WASHINGTON — The legal fate of marriage in the United States will be debated April 28 before the Supreme Court.
The high court announced Thursday (March 5) the date for oral arguments regarding same-sex marriage. The justices likely will issue an opinion before they adjourn this summer. If they do, gay marriage could be legal throughout the country by the end of June or states could maintain their authority to define marriage as only between a man and a woman.
Advocates on both sides of the issue recognize the significance of the Supreme Court’s decision in this case.
“This case could potentially transform the cultural landscape of America,” Russell Moore has said. Moore is president of the Ethics & Religious Liberty Commission. “We should pray for the court, that they will not seek to redefine marriage. And even more than that, we should pray for churches who will know how to articulate and embody a Christian vision of marriage as the one-flesh union of a man and a woman in the tumultuous years ahead.”
Evan Wolfson, president of Freedom to Marry, has said gay marriage proponents hope this will be “the last chapter in our campaign to win marriage nationwide.”
Same-sex marriage is now legal in 37 states, nearly tripling the 13 states where it was legal just 18 months ago. It also is legal in the District of Columbia.
In January, the high court granted review of a November decision by the Sixth Circuit Court of Appeals involving challenges to laws in the states of Kentucky, Michigan, Ohio and Tennessee. A three-judge panel of the Sixth Circuit, which is based in Cincinnati, was the first federal appeals court to rule states could limit marriage to the union of a man and a woman. Four other appeals courts had previously invalidated state laws that prohibited gay marriage.

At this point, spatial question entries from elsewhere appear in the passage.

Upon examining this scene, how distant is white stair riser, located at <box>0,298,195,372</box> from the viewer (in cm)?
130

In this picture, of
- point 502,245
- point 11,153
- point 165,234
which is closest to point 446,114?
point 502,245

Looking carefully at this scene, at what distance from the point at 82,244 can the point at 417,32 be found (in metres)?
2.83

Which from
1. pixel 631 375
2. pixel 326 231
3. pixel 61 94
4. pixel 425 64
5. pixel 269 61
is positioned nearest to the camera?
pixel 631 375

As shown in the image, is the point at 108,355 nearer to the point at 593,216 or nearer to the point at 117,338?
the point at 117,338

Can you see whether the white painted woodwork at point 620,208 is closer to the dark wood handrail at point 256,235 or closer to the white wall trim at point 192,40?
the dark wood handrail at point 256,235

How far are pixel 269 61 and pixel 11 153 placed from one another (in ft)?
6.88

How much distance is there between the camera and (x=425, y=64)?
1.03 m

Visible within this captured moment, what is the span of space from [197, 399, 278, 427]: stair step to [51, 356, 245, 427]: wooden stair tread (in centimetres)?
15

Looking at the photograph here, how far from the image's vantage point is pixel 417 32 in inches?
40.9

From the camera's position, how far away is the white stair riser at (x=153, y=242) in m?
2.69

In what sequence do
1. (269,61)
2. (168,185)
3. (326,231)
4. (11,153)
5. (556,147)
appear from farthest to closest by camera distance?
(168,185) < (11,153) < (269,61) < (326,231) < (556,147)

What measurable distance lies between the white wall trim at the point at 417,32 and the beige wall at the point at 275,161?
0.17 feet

In the cases the justices will consider from the Sixth Circuit, the voters of Kentucky, Michigan, Ohio and Tennessee all approved constitutional amendments between 2004 and 2006 that limited marriage to a man and a woman.
The Supreme Court has consolidated the four cases and limited consideration to two questions: (1) Does the 14th Amendment to the U.S. Constitution require a state “to license a marriage between two people of the same sex?” and (2) Does the 14th Amendment require a state “to recognize a marriage between two people of the same sex when their marriage was lawfully licensed and performed out-of-state?”

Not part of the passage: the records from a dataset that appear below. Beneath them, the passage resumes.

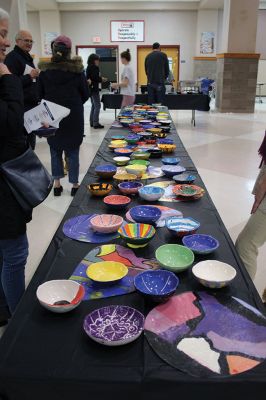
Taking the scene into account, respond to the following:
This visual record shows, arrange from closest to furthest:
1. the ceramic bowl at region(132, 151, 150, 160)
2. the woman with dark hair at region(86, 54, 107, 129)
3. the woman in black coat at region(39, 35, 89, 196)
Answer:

The court set the time for oral arguments on the first question at 90 minutes. It allotted one hour for arguments on the second question. Normally, oral arguments in a case are only an hour in length.
Freedom to Marry filed its own friend-of-the-court brief and helped enlist signers to others that were filed Friday (March 6) with the high court. Freedom to Marry’s brief contends discrimination on the basis of sexual orientation should be considered unconstitutional and the justices should rule same-sex marriage is legal nationwide.

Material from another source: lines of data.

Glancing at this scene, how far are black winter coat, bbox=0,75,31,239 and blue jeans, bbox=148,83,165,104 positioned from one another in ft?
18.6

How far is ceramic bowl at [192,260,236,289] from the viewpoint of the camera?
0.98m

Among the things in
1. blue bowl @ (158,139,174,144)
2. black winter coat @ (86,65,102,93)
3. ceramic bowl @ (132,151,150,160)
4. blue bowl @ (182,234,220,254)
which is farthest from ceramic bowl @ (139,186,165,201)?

Among the other briefs filed in support of gay marriage, according to Freedom to Marry, were ones from nearly 2,000 religious leaders; almost 400 major corporations; more than 220 mayors, including those of the five largest American cities; and more than 300 conservatives and Republicans, as Freedom to Marry described them. The latter group includes former New York City Mayor Rudolph Giuliani, former U.S. Sens. John Danforth and Larry Pressler, and former U.S. Reps. Bob Inglis and Rick Lazio.
The expansion of same-sex marriage has resulted in a growing clash between the rights of gay couples and the religious freedom of individuals and organizations. Photographers, florists, bakers and other business owners who oppose serving in support of same-sex wedding ceremonies have been penalized or are facing penalties for their refusal.